The CI was a restrictive method compared to most range test criteria. It selected four properties, which is similar to the number of properties selected by the mean and median range test criteria. Nevertheless, some properties selected by other range test criteria, which were a priori conservative properties, showed a score close to the threshold of 0.00 defined by Lizaga et al. (2020). Thus, Al, Si, Ti, Q7/4 and G525 obtained a CI equal to −0.1, while it was equal to −0.2 for Zn, L* and A2. This could indicate that properties that yielded a CI score close to the threshold (i.e. 0.00) were not strictly conservative (e.g. size sorting for Al, Si and Ti). We suggest that either the CI can be used to identify less conservative properties in a selection resulting from different tests or from the modification of the CI threshold (i.e. not strictly equal to 0.00) to select properties currently considered not conservative.
As this study shows, a priori and field knowledge are essential to assess the relevance of conservative behaviour assessments (Laceby et al., 2015; Koiter et al., 2018; Batista et al., 2019). However, this knowledge is not sufficient and not usable for all measured properties, especially for relatively new properties as colour parameters, due to their complex relationship with environmental processes. Other studies developed particle size and organic matter corrections, which were shown to be effective (Koiter et al., 2018). However, they require additional measurements and are site-specific (Koiter et al., 2018). Therefore, it is essential to develop cost-effective, time-effective and generalised methods (Koiter et al., 2018).
4.2 Tracer selection and contribution modelling
The CR index was designed to select properties based on their relevance to prediction, as they maximise convergence. Of the 24 properties considered in the current research, only the TOC, TN, b*, L* and G525 reached a CR score above 70 (Fig. 3). These properties were redundant, as they showed very similar trends along the sediment core (Fig. 9). By removing tracers that prevent consensus, CR favours redundant properties and discards dissenting properties that could nevertheless be relevant, and this may lead to an information gap. Dissenting properties can provide complementary information, as properties do not discriminate between sources in the same way.

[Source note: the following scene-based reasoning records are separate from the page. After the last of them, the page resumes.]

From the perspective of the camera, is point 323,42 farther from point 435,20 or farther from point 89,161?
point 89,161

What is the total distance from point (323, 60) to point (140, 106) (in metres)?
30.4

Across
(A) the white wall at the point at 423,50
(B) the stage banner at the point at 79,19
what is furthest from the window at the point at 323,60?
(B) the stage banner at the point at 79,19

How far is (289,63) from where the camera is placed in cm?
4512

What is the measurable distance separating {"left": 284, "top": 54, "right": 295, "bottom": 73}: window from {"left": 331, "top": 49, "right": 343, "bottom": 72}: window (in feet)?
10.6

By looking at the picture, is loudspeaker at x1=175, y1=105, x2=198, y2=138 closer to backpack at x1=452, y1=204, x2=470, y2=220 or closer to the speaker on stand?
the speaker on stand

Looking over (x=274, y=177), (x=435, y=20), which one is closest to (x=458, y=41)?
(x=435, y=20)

Indeed, the selection of consistent properties can result in the prediction of a dominant source while ignoring another. For example, in this study, the CR selected properties for which sediment values were close to the cropland signature or were intermediate between cropland and forest values (Fig. 9). This selection of tracers with consistent cropland signature resulted in the prediction of dominant cropland contributions (Fig. 8).
Conversely, the DFA stepwise procedure of the TSM aims to maximise the difference between properties by simultaneously minimising redundant information, which could increase the prediction quality of MixSIAR (Cox et al., 2023). In this study, the use of the DFA improved model accuracy for all the range test criteria compared to the selection prior DFA (Fig. 4). However, DFA application tended to reduce source contribution variations – especially for minimum–maximum, minimum–maximum ± 10% and whiskers criteria – (Fig. 8). Overall, the impact of the DFA on tracer selection modelling outputs needs more research to be clarified.

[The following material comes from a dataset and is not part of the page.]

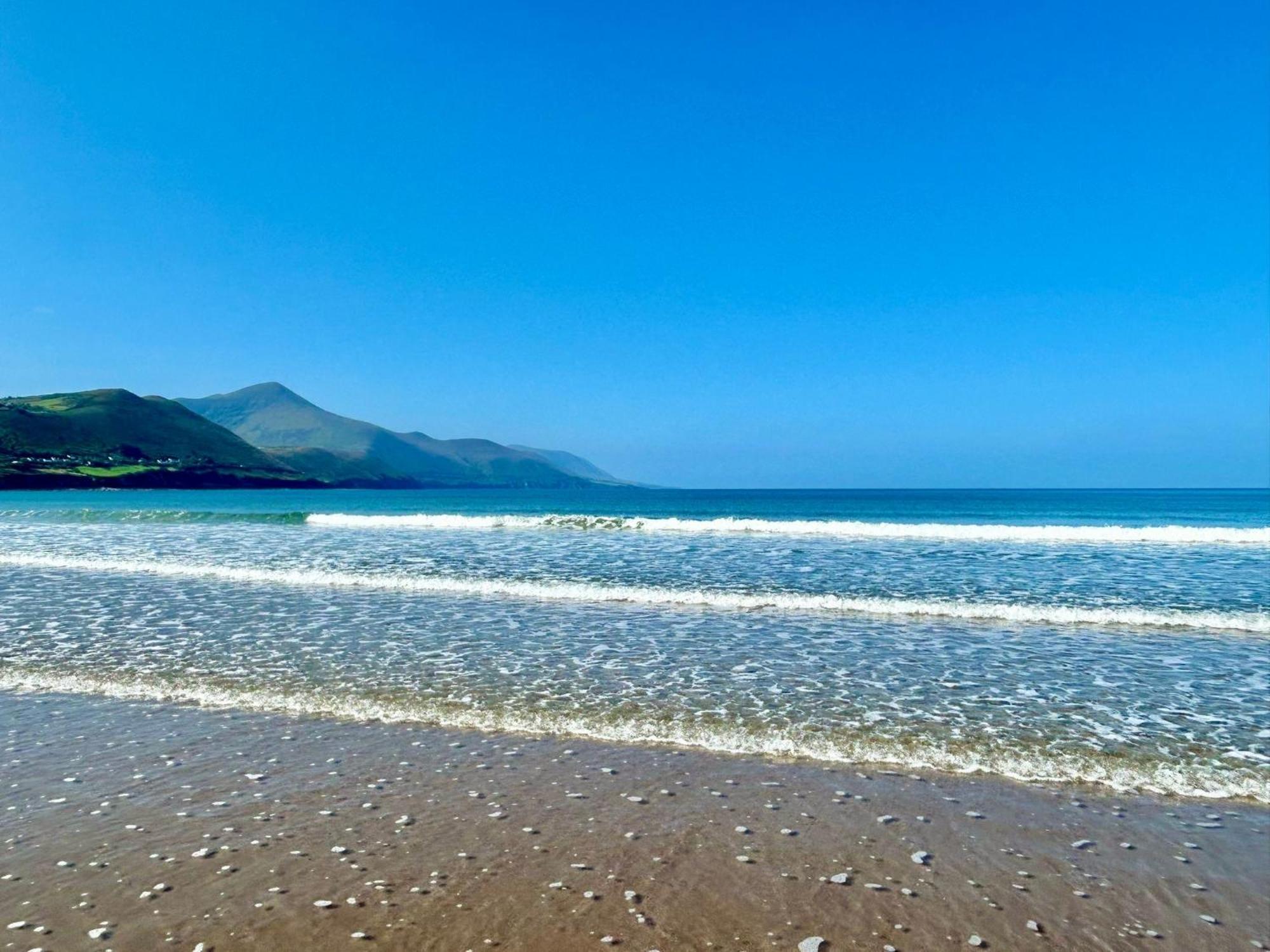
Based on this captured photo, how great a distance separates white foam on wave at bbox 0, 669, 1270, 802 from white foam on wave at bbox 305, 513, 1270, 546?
109 feet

From the different tracer selections, which were all distinct, three main tendencies were observed in terms of modelled contributions (Fig. 8). On the one hand, extensive tracer selections, such as minimum–maximum, minimum–maximum ± 10 % and whiskers criteria, resulted in a modelled dominance of the forest contribution over cropland and subsoil. On the other hand, restrictive selections of tracers, such as the CM, mean and median criteria, resulted in a modelled dominance of cropland contribution. Finally, methods that selected an intermediate number of tracers, i.e. mean ± SD and median criteria, led to the prediction of a balanced contribution between forest and cropland. This major impact of the tracer selection methods on the source contribution modelling was demonstrated by multiple studies (Laceby et al., 2015; Palazón et al., 2015; Smith et al., 2018; Gaspar et al., 2019).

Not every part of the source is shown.